A woman did not have arms in her own right (with very few exceptions) but used her father's arms until she was married, at which point she could display her husband’s arms on the dexter half of a shield "impaled" with her paternal arms on the sinister half, as shown in the portrait of Mary Hill, Mistress Mackwilliam, above. (Note that dexter is the left as you look at it; in heraldic terms the dexter is the right side of the knight holding the shield.) This combining of arms is called marshaling.
Another use for marshaling arms by impalement was to show official arms impaled with the office-holder’s personal arms, such as the arms of the See of Canterbury (dexter) impaled with Matthew Parker’s arms in sinister.
A woman’s paternal arms would not be passed down to her descendants unless she had no brothers. In this case she and all her sisters are heraldic co-heiresses and their children would quarter their mother’s arms with their father’s. The most famous quartered arms have a different story. The royal arms quarter France and England because Edward III wanted to illustrate his dynastic claim to the French throne. The French arms occupy the 1st and 4th quarters (i.e. where the father’s arms would be quartered) because France was considered the more ancient kingdom.

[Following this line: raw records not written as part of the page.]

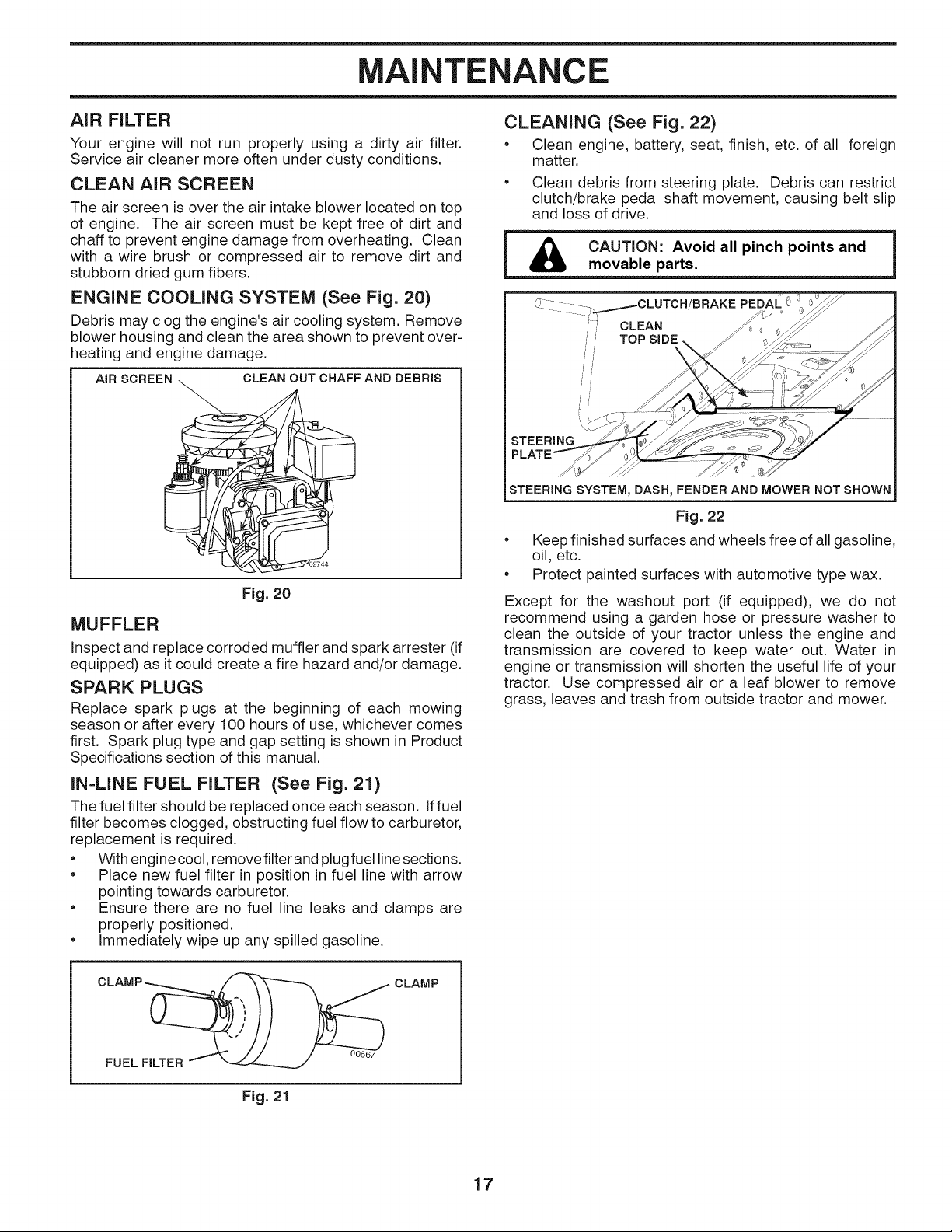 MAINTENANCE

AIR FILTER

Your engine will not run properly using a dirty air filter. Service air cleaner more often under dusty conditions.

CLEAN AIR SCREEN

The air screen is over the air intake blower located on top of engine. The air screen must be kept free of dirt and chaff to prevent engine damage from overheating. Clean with a wire brush or compressed air to remove dirt and stubborn dried gum fibers.

ENGINE COOLING SYSTEM (See Fig. 20)

Debris may clog the engine's air cooling system. Remove blower housing and clean the area shown to prevent overheating and engine damage.

AIR SCREEN
CLEAN OUT CHAFF AND DEBRIS
02744

Fig. 20

MUFFLER

Inspect and replace corroded muffler and spark arrester (if equipped) as it could create a fire hazard and/or damage.

SPARK PLUGS

Replace spark plugs at the beginning of each mowing season or after every 100 hours of use, whichever comes first. Spark plug type and gap setting is shown in Product Specifications section of this manual.

IN-LINE FUEL FILTER (See Fig. 21)

The fuel filter should be replaced once each season. If fuel filter becomes clogged, obstructing fuel flow to carburetor, replacement is required.

• With engine cool, remove filter and plug fuel line sections.
• Place new fuel filter in position in fuel line with arrow pointing towards carburetor.
• Ensure there are no fuel line leaks and clamps are properly positioned.
• Immediately wipe up any spilled gasoline.

CLAMP
CLAMP
FUEL FILTER
00667

Fig. 21

CLEANING (See Fig. 22)

• Clean engine, battery, seat, finish, etc. of all foreign matter.
• Clean debris from steering plate. Debris can restrict clutch/brake pedal shaft movement, causing belt slip and loss of drive.

CAUTION: Avoid all pinch points and movable parts.

CLUTCH/BRAKE PEDAL
CLEAN TOP SIDE
STEERING PLATE
STEERING SYSTEM, DASH, FENDER AND MOWER NOT SHOWN

Fig. 22

• Keep finished surfaces and wheels free of all gasoline, oil, etc.
• Protect painted surfaces with automotive type wax.

Except for the washout port (if equipped), we do not recommend using a garden hose or pressure washer to clean the outside of your tractor unless the engine and transmission are covered to keep water out. Water in engine or transmission will shorten the useful life of your tractor. Use compressed air or a leaf blower to remove grass, leaves and trash from outside tractor and mower.

17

Over many generations some coats could collect many quarterings through marriages to heiresses (each individual coat is still called a quartering even if there are more than four). Even if one is entitled to display a shield with enough quarterings to make it look like an intricate patchwork quilt it is not always advantageous to show them all. Arms are for identification, and patchwork arms are difficult to distinguish from others, especially at a distance. So, the first quartering (the original arms passed down in direct male descent) would often be displayed alone on banners or painted shields used as decorations.